福井大、原発過酷事故防止を研究へ 『読売新聞』福井版2011年6月30日付

『読売新聞』福井版2011年6月30日付

福井大、原発過酷事故防止を研究へ

 福井大は、来年4月に国際原子力工学研究所に新設予定の「原子力防災・危機管理部門」で、福島第一原発で起きた水素爆発など、原発の過酷事故(シビアアクシデント)を食い止める研究に取り組む方針を明らかにした。

 避難範囲の度重なる拡大による混乱など、事故の教訓を踏まえ、適切な情報開示や避難誘導の研究も進める。

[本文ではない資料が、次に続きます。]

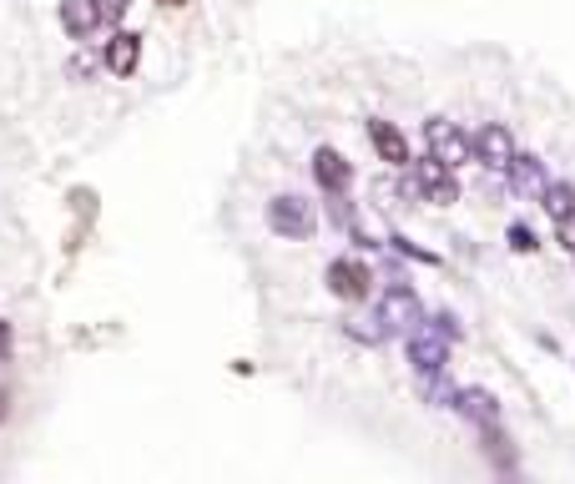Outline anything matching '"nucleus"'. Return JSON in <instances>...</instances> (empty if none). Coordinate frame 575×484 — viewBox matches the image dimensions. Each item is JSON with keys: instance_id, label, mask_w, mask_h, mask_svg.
Wrapping results in <instances>:
<instances>
[{"instance_id": "1", "label": "nucleus", "mask_w": 575, "mask_h": 484, "mask_svg": "<svg viewBox=\"0 0 575 484\" xmlns=\"http://www.w3.org/2000/svg\"><path fill=\"white\" fill-rule=\"evenodd\" d=\"M268 227H273L278 237H288V243H308L318 227L314 217V202L298 192H278L273 202H268Z\"/></svg>"}, {"instance_id": "2", "label": "nucleus", "mask_w": 575, "mask_h": 484, "mask_svg": "<svg viewBox=\"0 0 575 484\" xmlns=\"http://www.w3.org/2000/svg\"><path fill=\"white\" fill-rule=\"evenodd\" d=\"M449 333L439 323H419L409 333V364H414L419 379H434V374H445L449 368Z\"/></svg>"}, {"instance_id": "3", "label": "nucleus", "mask_w": 575, "mask_h": 484, "mask_svg": "<svg viewBox=\"0 0 575 484\" xmlns=\"http://www.w3.org/2000/svg\"><path fill=\"white\" fill-rule=\"evenodd\" d=\"M409 182H414V192L424 197V202H434V208H449V202H459L455 167H449V162H439V157L409 162Z\"/></svg>"}, {"instance_id": "4", "label": "nucleus", "mask_w": 575, "mask_h": 484, "mask_svg": "<svg viewBox=\"0 0 575 484\" xmlns=\"http://www.w3.org/2000/svg\"><path fill=\"white\" fill-rule=\"evenodd\" d=\"M424 142H430V157L449 162V167H465V162H474V142L455 127V121H445V117L424 121Z\"/></svg>"}, {"instance_id": "5", "label": "nucleus", "mask_w": 575, "mask_h": 484, "mask_svg": "<svg viewBox=\"0 0 575 484\" xmlns=\"http://www.w3.org/2000/svg\"><path fill=\"white\" fill-rule=\"evenodd\" d=\"M379 323L389 328V333H414V328L424 323V303H419V293L404 288V283L384 288V298H379Z\"/></svg>"}, {"instance_id": "6", "label": "nucleus", "mask_w": 575, "mask_h": 484, "mask_svg": "<svg viewBox=\"0 0 575 484\" xmlns=\"http://www.w3.org/2000/svg\"><path fill=\"white\" fill-rule=\"evenodd\" d=\"M328 293L343 303H364L374 293V273H368V262L359 258H333L328 262Z\"/></svg>"}, {"instance_id": "7", "label": "nucleus", "mask_w": 575, "mask_h": 484, "mask_svg": "<svg viewBox=\"0 0 575 484\" xmlns=\"http://www.w3.org/2000/svg\"><path fill=\"white\" fill-rule=\"evenodd\" d=\"M470 142H474V162H480V167H490V172H511V162H515V142H511V131L500 127V121H484V127L474 131Z\"/></svg>"}, {"instance_id": "8", "label": "nucleus", "mask_w": 575, "mask_h": 484, "mask_svg": "<svg viewBox=\"0 0 575 484\" xmlns=\"http://www.w3.org/2000/svg\"><path fill=\"white\" fill-rule=\"evenodd\" d=\"M102 21H112L106 0H61V26L71 40H86L102 31Z\"/></svg>"}, {"instance_id": "9", "label": "nucleus", "mask_w": 575, "mask_h": 484, "mask_svg": "<svg viewBox=\"0 0 575 484\" xmlns=\"http://www.w3.org/2000/svg\"><path fill=\"white\" fill-rule=\"evenodd\" d=\"M368 142H374V152H379V162H389V167H409V137L394 121L384 117H368Z\"/></svg>"}, {"instance_id": "10", "label": "nucleus", "mask_w": 575, "mask_h": 484, "mask_svg": "<svg viewBox=\"0 0 575 484\" xmlns=\"http://www.w3.org/2000/svg\"><path fill=\"white\" fill-rule=\"evenodd\" d=\"M314 182L324 187V192H333V197L349 192L353 167L343 162V152H333V146H318V152H314Z\"/></svg>"}, {"instance_id": "11", "label": "nucleus", "mask_w": 575, "mask_h": 484, "mask_svg": "<svg viewBox=\"0 0 575 484\" xmlns=\"http://www.w3.org/2000/svg\"><path fill=\"white\" fill-rule=\"evenodd\" d=\"M106 66H112V76H131L142 66V36L137 31H117L106 40Z\"/></svg>"}, {"instance_id": "12", "label": "nucleus", "mask_w": 575, "mask_h": 484, "mask_svg": "<svg viewBox=\"0 0 575 484\" xmlns=\"http://www.w3.org/2000/svg\"><path fill=\"white\" fill-rule=\"evenodd\" d=\"M455 409H459V414H465L470 424H480V429L500 420V404H495V393H490V389H459V393H455Z\"/></svg>"}, {"instance_id": "13", "label": "nucleus", "mask_w": 575, "mask_h": 484, "mask_svg": "<svg viewBox=\"0 0 575 484\" xmlns=\"http://www.w3.org/2000/svg\"><path fill=\"white\" fill-rule=\"evenodd\" d=\"M511 182H515V192H520V197H540V192H545V182H550L545 162H540V157H515L511 162Z\"/></svg>"}, {"instance_id": "14", "label": "nucleus", "mask_w": 575, "mask_h": 484, "mask_svg": "<svg viewBox=\"0 0 575 484\" xmlns=\"http://www.w3.org/2000/svg\"><path fill=\"white\" fill-rule=\"evenodd\" d=\"M540 208H545L550 217H565V212L575 208V187L571 182H545V192H540Z\"/></svg>"}, {"instance_id": "15", "label": "nucleus", "mask_w": 575, "mask_h": 484, "mask_svg": "<svg viewBox=\"0 0 575 484\" xmlns=\"http://www.w3.org/2000/svg\"><path fill=\"white\" fill-rule=\"evenodd\" d=\"M555 237H561L565 252H575V208L565 212V217H555Z\"/></svg>"}, {"instance_id": "16", "label": "nucleus", "mask_w": 575, "mask_h": 484, "mask_svg": "<svg viewBox=\"0 0 575 484\" xmlns=\"http://www.w3.org/2000/svg\"><path fill=\"white\" fill-rule=\"evenodd\" d=\"M511 248H515V252H536V233H530L525 223H515V227H511Z\"/></svg>"}, {"instance_id": "17", "label": "nucleus", "mask_w": 575, "mask_h": 484, "mask_svg": "<svg viewBox=\"0 0 575 484\" xmlns=\"http://www.w3.org/2000/svg\"><path fill=\"white\" fill-rule=\"evenodd\" d=\"M11 349H15V333H11V323L0 318V358H11Z\"/></svg>"}, {"instance_id": "18", "label": "nucleus", "mask_w": 575, "mask_h": 484, "mask_svg": "<svg viewBox=\"0 0 575 484\" xmlns=\"http://www.w3.org/2000/svg\"><path fill=\"white\" fill-rule=\"evenodd\" d=\"M5 404H11V399H5V389H0V420H5Z\"/></svg>"}, {"instance_id": "19", "label": "nucleus", "mask_w": 575, "mask_h": 484, "mask_svg": "<svg viewBox=\"0 0 575 484\" xmlns=\"http://www.w3.org/2000/svg\"><path fill=\"white\" fill-rule=\"evenodd\" d=\"M162 5H187V0H162Z\"/></svg>"}]
</instances>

 福島第一の事故では、原子炉建屋の水素爆発が、放射性物質の大量放出の一因となった。また、高濃度の放射能で原子炉建屋に近付けなかったこともあり、メルトダウン(炉心溶融)発生の発表が遅れた。そこで、新設する部門では県内の原発事故を想定し、温度や圧力など限られたデータから、原子炉内の状態を把握する方法の開発を目指す。原発周辺の放射線物質の飛散状況を予想する「汚染分布マップ」の作成も手がける。

 福田優学長は「全国最多の原発立地県の大学として、他大学にない独自の研究を確立したい。今後の原発の安全確保に貢献できれば」と話している。部門新設にあたり、教員の増員を国に要望するという。